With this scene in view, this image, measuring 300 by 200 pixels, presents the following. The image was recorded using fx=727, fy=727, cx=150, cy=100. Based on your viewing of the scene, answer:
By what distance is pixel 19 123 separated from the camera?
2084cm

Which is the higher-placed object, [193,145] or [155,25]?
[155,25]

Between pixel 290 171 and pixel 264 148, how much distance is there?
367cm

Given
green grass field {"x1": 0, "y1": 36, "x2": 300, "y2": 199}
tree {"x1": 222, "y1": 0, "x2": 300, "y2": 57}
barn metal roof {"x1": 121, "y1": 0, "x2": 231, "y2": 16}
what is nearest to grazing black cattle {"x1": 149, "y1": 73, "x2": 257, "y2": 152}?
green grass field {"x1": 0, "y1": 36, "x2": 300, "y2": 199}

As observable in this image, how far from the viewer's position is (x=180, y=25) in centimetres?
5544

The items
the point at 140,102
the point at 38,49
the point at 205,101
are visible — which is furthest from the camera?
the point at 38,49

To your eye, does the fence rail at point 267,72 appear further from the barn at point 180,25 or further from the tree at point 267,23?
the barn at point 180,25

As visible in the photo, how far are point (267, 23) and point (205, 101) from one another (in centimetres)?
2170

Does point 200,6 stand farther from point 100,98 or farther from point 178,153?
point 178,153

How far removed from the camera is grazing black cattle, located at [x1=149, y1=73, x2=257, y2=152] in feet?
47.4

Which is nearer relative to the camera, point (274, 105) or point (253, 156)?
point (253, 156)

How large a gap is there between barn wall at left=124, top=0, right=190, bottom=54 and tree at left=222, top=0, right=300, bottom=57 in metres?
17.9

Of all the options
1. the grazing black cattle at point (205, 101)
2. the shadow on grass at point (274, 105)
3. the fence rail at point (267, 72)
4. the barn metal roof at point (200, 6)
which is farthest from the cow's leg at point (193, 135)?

WHAT THE EXERCISE ASKS: Extract all of the data exactly as written.

ANSWER TO THIS EXERCISE:
With this scene in view, this image, measuring 300 by 200 pixels, presents the following. The image was recorded using fx=727, fy=727, cx=150, cy=100. Based on your viewing of the scene, answer:
By what distance is pixel 19 123 separated from the camera?
2084cm

Which is the higher-placed object, [193,145] or [155,25]?
[155,25]

Between pixel 290 171 and pixel 264 148, how much distance is there?
367cm

Given
green grass field {"x1": 0, "y1": 36, "x2": 300, "y2": 199}
tree {"x1": 222, "y1": 0, "x2": 300, "y2": 57}
barn metal roof {"x1": 121, "y1": 0, "x2": 231, "y2": 16}
what is nearest to grazing black cattle {"x1": 149, "y1": 73, "x2": 257, "y2": 152}?
green grass field {"x1": 0, "y1": 36, "x2": 300, "y2": 199}

As observable in this image, how far from the viewer's position is (x=180, y=25) in centimetres?
5544

The items
the point at 140,102
the point at 38,49
the point at 205,101
are visible — which is furthest from the camera?
the point at 38,49

To your eye, does the fence rail at point 267,72 appear further from the barn at point 180,25 or further from the tree at point 267,23?
the barn at point 180,25

As visible in the photo, how far are point (267, 23) and point (205, 101) from one another (in centimetres)?
2170

Does point 200,6 stand farther from point 100,98 or farther from point 178,153?
point 178,153

How far removed from the camera is grazing black cattle, located at [x1=149, y1=73, x2=257, y2=152] in feet?
47.4

Which is nearer relative to the camera, point (274, 105) or point (253, 156)?
point (253, 156)

How large a gap is there between barn wall at left=124, top=0, right=190, bottom=54 and tree at left=222, top=0, right=300, bottom=57 in metres?
17.9

Of all the options
1. the grazing black cattle at point (205, 101)
2. the shadow on grass at point (274, 105)
3. the fence rail at point (267, 72)
4. the barn metal roof at point (200, 6)
which is farthest from the cow's leg at point (193, 135)?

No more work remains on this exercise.